5. Behavior Monitoring & Anomaly Detection
- Continuous observation: Monitor deployed models for abnormal outputs, unusual API calls, or unexpected behaviors.
- Adversarial triggers: Run controlled tests to detect hidden backdoors or malicious functionality, similar to the CVE-2025-53773 scenario in AI coding tools.
- Alerting: Set up automated alerts for unusual activity, especially actions that could compromise security or data integrity.
6. Access Control & Governance
- Least privilege: Only grant access to third-party models, datasets, or infrastructure to roles that need it.

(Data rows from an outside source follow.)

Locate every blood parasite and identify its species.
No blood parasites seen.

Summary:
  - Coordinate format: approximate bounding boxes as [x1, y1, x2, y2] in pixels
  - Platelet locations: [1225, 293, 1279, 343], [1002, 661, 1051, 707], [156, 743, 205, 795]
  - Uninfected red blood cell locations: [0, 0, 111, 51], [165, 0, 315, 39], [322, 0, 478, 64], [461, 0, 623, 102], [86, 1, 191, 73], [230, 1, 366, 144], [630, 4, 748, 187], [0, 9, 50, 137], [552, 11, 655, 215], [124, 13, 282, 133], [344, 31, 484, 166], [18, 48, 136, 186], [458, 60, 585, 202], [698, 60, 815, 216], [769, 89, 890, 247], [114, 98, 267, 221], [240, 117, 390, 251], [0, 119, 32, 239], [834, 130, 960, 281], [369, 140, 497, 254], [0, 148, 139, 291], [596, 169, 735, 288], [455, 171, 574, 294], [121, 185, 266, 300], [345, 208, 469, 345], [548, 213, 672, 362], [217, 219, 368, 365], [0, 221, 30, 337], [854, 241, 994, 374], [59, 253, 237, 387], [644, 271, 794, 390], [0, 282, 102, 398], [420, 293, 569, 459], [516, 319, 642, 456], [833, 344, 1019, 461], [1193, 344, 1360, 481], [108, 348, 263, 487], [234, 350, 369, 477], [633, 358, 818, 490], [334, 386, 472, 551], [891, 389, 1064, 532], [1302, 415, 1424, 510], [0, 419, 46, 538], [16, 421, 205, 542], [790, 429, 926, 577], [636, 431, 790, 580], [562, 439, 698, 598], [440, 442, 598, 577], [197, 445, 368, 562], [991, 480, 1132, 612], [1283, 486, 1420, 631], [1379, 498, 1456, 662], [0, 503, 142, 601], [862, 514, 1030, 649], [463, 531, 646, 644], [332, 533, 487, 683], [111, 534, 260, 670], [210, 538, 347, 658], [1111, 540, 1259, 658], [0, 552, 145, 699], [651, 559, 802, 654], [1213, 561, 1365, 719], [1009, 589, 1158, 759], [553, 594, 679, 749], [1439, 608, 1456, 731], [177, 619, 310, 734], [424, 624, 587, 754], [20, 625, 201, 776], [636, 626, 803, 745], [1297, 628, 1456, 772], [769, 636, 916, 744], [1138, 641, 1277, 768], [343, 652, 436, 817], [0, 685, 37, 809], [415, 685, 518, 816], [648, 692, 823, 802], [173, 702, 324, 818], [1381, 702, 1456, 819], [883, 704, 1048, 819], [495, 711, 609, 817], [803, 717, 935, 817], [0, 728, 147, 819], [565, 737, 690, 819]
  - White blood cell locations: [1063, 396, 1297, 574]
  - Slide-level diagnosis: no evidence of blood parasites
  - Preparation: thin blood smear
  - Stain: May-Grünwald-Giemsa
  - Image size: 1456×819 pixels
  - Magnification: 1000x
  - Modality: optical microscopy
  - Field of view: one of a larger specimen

- Review contracts & licensing: Ensure compliance with all licensing terms, terms of service, and legal obligations for external components.
- Approval workflows: Require multiple approvals for integrating new external components into production.
7. Version Transparency & Update Controls
- Version tracking: Maintain a record of every model, adapter, and plugin version deployed.
- Controlled updates: Avoid automatically pulling new versions without review; integrate updates only after testing in isolated environments.
Securing the AI Supply Chain
LLM03:2025 Supply Chain is a critical risk for AI and LLM applications, particularly as attackers exploit pre-trained models, adapters, and even AI coding tools. A robust strategy combining vetting, isolation, monitoring, and governance ensures secure supply chains, protecting both the model and its users.